start EXCERPT PROVIDED

Friday, March 10, 2017

Belly Lessons



     When Bonni dies there is a spontaneous unraveling of a thickened and scarred over encasement of my heart. The exposure of my emotions feels icy sharp, and overwhelming. Grief from her loss is incomprehensibly what I expect and surprising. I had assumed it would be hard to lose her, but I also stubbornly clung to our bond and believed it had the ability to fill the yawning gap her death would create. It doesn’t. Either my beliefs are stupid or my unraveled emotions block the connection. In addition, I think I failed her at the end and this compounds my mourning.
     I wish I could have let her go with an open heart.
     The silence of being dog-less is deafening to our entire family. The kids want another dog right away. After deciding that with canine companionship we’ll be able to deal with our grief better, we visit a local animal shelter to begin our search.
     Each dog desperately reaches for our attention, though none jumps into the void left by Bonni. 
     Where are you girl?

end EXCERPT PROVIDED
start DATASET ENTRIES

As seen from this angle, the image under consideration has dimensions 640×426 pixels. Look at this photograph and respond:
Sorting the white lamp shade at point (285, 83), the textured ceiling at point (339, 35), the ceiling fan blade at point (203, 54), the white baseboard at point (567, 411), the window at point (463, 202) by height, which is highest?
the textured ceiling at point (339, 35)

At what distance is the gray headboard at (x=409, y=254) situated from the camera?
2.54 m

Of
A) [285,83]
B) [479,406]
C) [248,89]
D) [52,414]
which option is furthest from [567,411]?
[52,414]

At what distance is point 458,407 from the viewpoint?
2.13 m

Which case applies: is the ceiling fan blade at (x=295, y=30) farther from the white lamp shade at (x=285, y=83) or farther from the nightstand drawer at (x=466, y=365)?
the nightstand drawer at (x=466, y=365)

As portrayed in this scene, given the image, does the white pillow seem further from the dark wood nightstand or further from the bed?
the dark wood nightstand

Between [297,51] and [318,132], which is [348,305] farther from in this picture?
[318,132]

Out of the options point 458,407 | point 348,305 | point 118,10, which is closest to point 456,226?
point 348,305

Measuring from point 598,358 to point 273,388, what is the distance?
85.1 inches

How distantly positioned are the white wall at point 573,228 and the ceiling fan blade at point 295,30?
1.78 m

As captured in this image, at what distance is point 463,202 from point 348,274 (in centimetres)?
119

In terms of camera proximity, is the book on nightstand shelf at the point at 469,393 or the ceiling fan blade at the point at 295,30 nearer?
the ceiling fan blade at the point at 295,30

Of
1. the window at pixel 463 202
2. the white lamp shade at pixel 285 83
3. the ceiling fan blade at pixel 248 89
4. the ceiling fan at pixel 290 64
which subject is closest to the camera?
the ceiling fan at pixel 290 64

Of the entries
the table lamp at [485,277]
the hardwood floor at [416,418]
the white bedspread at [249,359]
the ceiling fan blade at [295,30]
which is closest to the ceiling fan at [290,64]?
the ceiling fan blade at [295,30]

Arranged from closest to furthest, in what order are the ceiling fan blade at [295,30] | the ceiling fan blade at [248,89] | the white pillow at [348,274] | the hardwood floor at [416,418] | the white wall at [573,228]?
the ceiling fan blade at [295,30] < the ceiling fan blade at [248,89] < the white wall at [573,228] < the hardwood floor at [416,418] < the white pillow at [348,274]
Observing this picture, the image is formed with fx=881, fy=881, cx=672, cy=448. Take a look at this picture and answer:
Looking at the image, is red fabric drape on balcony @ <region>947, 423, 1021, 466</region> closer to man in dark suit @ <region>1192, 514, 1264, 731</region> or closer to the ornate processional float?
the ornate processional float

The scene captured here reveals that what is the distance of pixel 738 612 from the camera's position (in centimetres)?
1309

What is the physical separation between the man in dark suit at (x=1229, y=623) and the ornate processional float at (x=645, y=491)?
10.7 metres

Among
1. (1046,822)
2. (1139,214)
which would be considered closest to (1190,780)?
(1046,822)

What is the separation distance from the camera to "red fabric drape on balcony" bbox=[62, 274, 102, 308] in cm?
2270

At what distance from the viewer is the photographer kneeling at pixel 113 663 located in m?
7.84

end DATASET ENTRIES

#### REQUIRED TASK:
Reproduce the passage from the excerpt on the loss of Bonni, beginning at the words "I wish I could" and stopping after "begin our search.".

#### FULL SOLUTION:
I wish I could have let her go with an open heart.
     The silence of being dog-less is deafening to our entire family. The kids want another dog right away. After deciding that with canine companionship we’ll be able to deal with our grief better, we visit a local animal shelter to begin our search.